According to Bloomberg, HMV "expects about 10
million pounds ($18.4 million) of cost savings from its acquisition of
rival bookstore chain Ottakar's Plc in the 2008 fiscal year. The
takeover of the 141-store chain should be earnings enhancing, before
integration costs, this fiscal year."
---
The group that wants to open a community bookstore in New Paltz, N.Y.,
that would fill part of the vacuum left by the closing of Ariel
Booksellers may yet succeed, the Times Herald-Record reported.

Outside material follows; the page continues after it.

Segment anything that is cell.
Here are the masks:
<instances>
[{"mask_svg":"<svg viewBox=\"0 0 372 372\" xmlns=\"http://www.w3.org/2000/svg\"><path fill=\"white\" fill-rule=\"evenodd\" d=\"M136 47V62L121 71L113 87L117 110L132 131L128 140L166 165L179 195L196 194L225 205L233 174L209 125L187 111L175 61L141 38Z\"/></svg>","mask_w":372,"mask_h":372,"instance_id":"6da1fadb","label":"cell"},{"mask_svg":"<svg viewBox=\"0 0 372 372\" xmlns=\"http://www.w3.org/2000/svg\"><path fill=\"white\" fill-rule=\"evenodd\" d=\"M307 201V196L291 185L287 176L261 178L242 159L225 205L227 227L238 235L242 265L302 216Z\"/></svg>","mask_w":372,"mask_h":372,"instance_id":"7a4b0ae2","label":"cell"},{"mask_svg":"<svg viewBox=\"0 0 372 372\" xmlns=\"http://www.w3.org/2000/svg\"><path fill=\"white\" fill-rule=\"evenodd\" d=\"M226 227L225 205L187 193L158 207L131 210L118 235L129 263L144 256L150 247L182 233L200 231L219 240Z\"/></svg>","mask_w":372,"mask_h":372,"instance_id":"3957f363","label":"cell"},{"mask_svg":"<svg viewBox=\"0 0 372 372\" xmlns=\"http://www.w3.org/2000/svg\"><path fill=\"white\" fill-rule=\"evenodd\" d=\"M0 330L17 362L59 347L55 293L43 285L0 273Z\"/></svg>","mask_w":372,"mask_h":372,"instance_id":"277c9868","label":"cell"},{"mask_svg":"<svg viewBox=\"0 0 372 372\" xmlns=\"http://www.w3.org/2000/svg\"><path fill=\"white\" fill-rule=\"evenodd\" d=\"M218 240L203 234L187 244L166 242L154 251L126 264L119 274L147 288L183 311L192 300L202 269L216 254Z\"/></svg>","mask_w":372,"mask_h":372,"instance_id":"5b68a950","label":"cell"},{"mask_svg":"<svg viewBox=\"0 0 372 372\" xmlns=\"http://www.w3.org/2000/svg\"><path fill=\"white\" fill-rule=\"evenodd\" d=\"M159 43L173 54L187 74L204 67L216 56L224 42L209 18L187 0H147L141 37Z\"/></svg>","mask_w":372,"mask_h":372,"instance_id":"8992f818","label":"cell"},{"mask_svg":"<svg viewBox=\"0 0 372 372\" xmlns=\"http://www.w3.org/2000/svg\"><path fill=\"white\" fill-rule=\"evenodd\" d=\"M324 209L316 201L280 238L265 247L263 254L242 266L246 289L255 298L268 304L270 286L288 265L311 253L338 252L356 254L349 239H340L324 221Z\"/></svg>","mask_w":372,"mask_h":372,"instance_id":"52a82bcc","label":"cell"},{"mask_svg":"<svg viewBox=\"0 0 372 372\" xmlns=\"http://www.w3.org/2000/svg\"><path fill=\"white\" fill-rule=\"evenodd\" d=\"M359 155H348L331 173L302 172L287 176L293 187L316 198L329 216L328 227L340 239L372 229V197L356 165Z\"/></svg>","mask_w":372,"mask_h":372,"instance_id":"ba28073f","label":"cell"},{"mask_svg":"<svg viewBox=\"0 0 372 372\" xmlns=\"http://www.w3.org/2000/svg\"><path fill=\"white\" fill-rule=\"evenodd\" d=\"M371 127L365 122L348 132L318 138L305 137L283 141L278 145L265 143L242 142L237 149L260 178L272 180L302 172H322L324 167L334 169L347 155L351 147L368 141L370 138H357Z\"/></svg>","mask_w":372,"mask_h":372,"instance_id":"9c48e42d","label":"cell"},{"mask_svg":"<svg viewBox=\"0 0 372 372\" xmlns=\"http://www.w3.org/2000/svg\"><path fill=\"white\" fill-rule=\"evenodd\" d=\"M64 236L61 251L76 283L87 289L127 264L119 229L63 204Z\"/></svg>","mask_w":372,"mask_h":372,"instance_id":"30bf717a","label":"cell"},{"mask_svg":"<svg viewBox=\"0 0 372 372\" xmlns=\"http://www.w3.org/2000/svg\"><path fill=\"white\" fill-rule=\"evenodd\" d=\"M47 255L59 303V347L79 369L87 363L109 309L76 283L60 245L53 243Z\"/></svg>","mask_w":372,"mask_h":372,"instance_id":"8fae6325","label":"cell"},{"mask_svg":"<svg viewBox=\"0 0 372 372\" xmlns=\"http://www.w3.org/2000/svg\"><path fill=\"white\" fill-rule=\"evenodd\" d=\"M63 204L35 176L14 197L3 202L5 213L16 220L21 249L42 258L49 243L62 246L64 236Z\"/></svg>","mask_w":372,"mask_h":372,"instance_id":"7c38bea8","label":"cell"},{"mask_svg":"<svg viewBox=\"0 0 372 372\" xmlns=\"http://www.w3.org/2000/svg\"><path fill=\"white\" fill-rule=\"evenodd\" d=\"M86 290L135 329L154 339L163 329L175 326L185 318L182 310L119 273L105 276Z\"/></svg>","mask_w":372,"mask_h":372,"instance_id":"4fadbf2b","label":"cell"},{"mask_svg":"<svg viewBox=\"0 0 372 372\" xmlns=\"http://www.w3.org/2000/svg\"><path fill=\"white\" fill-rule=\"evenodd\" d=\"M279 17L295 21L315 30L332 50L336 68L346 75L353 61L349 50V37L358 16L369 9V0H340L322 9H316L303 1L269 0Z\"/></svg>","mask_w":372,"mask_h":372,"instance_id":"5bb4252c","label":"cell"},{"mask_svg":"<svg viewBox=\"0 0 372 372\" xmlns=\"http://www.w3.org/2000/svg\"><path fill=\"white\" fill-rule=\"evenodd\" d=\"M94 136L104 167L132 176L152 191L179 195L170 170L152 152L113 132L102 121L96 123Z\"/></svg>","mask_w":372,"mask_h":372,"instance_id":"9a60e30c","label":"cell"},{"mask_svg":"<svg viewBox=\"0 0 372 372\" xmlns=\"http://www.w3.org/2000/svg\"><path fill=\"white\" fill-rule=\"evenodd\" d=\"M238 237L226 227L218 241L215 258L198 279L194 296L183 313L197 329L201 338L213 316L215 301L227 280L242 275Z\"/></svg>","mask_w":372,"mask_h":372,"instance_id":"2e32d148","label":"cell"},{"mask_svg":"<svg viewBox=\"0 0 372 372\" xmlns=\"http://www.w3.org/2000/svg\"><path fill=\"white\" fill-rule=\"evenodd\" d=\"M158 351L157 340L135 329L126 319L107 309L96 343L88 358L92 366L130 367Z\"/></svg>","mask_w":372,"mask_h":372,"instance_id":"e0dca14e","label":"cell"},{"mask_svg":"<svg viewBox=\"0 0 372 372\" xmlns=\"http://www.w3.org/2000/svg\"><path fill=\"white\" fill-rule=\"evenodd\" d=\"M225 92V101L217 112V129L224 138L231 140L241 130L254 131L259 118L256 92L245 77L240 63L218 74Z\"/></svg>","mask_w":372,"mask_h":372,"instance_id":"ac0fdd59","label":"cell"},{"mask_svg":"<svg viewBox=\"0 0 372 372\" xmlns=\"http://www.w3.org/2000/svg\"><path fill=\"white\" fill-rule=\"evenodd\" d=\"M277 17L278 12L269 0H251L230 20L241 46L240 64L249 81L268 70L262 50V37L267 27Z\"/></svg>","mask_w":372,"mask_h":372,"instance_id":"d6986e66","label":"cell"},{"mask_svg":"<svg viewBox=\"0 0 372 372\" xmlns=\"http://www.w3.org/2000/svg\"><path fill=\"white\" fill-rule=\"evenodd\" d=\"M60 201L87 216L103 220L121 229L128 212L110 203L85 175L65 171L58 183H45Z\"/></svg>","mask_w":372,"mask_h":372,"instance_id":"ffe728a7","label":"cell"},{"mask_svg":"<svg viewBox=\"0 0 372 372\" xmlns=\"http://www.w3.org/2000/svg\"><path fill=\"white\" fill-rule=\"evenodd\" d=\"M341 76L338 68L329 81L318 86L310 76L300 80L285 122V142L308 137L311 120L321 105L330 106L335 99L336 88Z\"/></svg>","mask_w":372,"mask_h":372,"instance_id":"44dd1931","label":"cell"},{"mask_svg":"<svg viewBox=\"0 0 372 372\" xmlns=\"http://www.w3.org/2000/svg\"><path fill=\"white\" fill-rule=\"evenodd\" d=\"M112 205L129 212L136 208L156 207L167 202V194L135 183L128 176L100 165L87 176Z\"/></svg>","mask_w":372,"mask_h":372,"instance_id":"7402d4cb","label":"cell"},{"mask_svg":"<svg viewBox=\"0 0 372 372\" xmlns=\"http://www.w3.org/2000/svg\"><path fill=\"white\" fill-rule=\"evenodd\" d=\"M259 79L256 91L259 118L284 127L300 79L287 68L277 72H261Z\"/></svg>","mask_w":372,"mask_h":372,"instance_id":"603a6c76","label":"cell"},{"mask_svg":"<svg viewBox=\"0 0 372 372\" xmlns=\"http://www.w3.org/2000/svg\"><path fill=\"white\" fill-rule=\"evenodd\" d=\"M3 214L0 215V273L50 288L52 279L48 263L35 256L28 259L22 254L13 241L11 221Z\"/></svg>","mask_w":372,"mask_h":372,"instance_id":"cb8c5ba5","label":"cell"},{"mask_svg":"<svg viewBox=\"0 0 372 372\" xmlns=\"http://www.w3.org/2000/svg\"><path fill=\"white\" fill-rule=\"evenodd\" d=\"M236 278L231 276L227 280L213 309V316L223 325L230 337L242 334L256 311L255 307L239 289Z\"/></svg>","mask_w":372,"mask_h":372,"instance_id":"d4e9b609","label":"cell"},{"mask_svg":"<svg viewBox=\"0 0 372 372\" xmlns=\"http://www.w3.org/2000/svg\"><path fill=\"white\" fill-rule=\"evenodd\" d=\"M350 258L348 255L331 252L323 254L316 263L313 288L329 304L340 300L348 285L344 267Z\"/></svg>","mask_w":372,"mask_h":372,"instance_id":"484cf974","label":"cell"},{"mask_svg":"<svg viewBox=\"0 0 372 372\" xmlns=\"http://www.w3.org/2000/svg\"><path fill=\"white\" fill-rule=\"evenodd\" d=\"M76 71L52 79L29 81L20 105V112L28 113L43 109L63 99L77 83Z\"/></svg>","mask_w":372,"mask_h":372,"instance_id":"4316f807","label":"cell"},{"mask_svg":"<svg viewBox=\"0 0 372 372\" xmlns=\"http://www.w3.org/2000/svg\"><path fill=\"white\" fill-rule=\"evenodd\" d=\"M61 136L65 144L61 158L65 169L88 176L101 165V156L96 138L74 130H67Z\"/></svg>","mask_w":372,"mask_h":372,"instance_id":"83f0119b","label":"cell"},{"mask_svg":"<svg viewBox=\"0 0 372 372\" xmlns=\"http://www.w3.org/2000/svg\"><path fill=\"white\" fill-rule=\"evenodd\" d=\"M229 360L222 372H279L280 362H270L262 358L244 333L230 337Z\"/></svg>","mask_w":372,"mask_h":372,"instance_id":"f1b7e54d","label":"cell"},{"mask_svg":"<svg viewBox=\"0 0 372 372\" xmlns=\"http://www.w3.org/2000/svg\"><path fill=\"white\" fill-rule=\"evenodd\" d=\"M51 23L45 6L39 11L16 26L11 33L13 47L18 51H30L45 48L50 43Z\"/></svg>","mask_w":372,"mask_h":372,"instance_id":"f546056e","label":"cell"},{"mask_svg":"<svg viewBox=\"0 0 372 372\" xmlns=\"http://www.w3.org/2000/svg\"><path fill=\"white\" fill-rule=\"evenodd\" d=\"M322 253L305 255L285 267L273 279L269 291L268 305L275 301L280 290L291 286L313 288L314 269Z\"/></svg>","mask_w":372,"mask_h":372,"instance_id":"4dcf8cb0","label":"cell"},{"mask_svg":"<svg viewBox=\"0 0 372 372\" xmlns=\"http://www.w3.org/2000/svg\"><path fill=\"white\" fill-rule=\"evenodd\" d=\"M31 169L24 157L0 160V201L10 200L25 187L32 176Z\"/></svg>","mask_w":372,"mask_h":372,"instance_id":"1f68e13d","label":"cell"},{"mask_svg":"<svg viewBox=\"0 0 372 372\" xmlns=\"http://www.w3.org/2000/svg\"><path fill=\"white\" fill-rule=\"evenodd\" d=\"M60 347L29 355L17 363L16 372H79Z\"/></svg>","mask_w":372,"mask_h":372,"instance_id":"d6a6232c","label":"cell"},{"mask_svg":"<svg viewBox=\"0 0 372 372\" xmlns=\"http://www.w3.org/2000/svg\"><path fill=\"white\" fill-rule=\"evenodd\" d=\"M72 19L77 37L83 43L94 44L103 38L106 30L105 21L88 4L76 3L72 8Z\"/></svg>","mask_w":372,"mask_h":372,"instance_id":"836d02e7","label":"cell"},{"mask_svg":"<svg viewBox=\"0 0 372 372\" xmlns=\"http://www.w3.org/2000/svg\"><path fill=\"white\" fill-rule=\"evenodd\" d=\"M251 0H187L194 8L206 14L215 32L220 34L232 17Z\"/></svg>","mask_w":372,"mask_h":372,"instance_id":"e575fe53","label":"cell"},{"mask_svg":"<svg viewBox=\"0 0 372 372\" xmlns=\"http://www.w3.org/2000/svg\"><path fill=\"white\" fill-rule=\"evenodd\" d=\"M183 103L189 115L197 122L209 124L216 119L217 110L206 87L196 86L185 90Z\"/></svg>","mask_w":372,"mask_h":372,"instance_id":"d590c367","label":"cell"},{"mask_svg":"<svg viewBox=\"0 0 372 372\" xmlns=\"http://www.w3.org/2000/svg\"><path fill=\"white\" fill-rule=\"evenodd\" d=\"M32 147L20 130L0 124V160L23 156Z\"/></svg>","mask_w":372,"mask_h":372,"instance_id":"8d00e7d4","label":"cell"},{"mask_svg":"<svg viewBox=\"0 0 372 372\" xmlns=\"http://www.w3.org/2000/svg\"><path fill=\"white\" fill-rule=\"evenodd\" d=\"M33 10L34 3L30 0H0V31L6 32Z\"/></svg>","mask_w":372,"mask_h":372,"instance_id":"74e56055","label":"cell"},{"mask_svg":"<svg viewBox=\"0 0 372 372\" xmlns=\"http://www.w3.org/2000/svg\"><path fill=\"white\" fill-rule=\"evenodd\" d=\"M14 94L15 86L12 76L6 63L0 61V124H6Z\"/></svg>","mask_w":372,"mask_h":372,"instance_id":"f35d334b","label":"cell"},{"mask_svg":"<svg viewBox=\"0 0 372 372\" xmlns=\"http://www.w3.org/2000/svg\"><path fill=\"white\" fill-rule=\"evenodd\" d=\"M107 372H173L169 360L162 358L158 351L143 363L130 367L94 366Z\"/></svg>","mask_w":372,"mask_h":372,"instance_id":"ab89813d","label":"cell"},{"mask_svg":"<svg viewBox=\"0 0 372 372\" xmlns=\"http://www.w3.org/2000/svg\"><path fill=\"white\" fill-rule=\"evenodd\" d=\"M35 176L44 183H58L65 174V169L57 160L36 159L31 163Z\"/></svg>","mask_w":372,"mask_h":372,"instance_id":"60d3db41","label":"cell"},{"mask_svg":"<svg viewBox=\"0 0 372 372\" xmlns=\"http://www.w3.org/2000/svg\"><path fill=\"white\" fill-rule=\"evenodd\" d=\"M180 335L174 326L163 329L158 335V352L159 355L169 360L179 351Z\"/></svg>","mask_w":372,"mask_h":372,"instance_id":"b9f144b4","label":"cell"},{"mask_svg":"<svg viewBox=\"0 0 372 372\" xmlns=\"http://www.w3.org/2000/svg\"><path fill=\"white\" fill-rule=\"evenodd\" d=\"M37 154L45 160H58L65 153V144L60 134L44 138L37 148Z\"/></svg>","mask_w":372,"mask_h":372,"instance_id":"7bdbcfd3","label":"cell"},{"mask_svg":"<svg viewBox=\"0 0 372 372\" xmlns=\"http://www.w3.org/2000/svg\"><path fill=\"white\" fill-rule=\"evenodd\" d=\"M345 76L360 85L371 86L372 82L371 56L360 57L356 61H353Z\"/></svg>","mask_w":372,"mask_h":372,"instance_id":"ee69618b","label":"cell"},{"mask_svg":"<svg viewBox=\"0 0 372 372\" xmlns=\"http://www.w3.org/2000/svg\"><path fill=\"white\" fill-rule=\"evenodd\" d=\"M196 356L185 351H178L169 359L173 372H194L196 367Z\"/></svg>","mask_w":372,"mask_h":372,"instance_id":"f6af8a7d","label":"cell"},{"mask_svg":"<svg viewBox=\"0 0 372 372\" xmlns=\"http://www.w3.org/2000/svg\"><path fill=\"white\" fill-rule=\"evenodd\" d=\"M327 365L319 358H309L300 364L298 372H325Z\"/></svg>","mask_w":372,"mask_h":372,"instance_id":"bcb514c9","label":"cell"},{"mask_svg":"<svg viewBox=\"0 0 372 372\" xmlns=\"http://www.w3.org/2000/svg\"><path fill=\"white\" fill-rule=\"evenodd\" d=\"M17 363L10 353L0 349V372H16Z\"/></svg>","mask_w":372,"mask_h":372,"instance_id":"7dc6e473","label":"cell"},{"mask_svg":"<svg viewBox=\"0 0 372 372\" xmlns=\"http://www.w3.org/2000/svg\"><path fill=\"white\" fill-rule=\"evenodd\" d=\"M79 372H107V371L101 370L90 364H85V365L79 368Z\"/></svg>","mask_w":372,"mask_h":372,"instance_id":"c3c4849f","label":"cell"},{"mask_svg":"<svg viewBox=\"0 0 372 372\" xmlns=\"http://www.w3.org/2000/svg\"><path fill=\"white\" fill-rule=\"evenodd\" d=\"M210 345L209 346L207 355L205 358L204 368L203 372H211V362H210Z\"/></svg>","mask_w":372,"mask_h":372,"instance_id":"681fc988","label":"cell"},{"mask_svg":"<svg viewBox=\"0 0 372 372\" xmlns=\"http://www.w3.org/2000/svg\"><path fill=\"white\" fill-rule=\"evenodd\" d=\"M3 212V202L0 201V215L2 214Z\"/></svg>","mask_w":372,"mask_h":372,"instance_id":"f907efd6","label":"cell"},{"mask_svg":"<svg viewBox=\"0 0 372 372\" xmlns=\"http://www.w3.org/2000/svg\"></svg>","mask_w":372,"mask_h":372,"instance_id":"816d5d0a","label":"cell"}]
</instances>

The group has given up on the idea of creating a cooperative store
because of a lack of money and anyone to manage it full-time, so it is
working with Tom Terwilliger, owner of Mandobooks textbook stores in
Binghamton and Cortland, N.Y., to set up a store.
In what he called "a marriage of convenience," Terwilliger would
provide "capital and know-how" and the group would offer "goodwill and
entrée to the New Paltz retail market," according to the paper. The
"biggest hurdle" is finding a downtown storefront.
---
With some help from the city government, a group of local Portland, Me., businesses has launched a buy local campaign that the Portland Press Herald
profiled on Tuesday. The paper quotes Stuart Gersen of Longfellow Books
and Allan Schmid of Books, Etc., both leaders in the campaign.
---
Biblio.com and Biblion Ltd. have relaunched both biblion.com and biblion.co.uk. In April (Shelf Awareness, April 7),
the two companies said that they would work together to "redevelop the
current online strategy" of Biblion, the U.K. rare-book bookseller with
a store in London that had shut down its Web site for a time.
Biblio.com, with headquarters in Asheville, N.C., will manage the sites
while Biblion Ltd. is handling marketing and public relations in
Europe. Biblio.com provides the technology for two other online
booksellers, www.iobabooks.com, and www.biblioz.com, and has indicated that it wants to provide technology services for other similar companies.
Biblio.com has signed more than 200 sellers to list their books on the
Biblion site, mainly under www.biblion.co.uk. More than 300,000 books
are now available for purchase on the site.
---
DCist.com
serves up the news that three people have taken over Politics and
Prose's coffee house, formerly run by Sirius Coffee, and have renamed
it Modern Times. The group, known as Coup d'Etat Coffee Co., plan to
refurbish the space in '20s art-deco style and expand the dinner menu.
They're being advised by James Alefantis, general manager of Buck's
Fishing and Camping, the restaurant and bar up the street.
---
Mark Levine, who has more than 30 years of experience in book sales and
editorial, which he calls "an uncommon mix," has founded Mark Levine
Book Editorial and Marketing Services, which offers a range of services
in fiction and nonfiction to authors and small- and medium-sized
publishers. Services include shaping a manuscript; judging suitability
for publication; line editing; general editing; packaging; working with
agents, publishers and distributors; sales strategies; sales tools;
selling points. "Marketing does not start with the publication of a
book," he commented. "Indeed, it should start even prior to the point
of acquisition by its publisher."
Levine was formerly sales director at Holt and St. Martin's, an editor
at St. Martin's and most recently marketing director and editorial
appraiser at Beaufort Books. His education background and interests are
particularly strong in American history and African American history,
and he has helped establish many novelists during his career.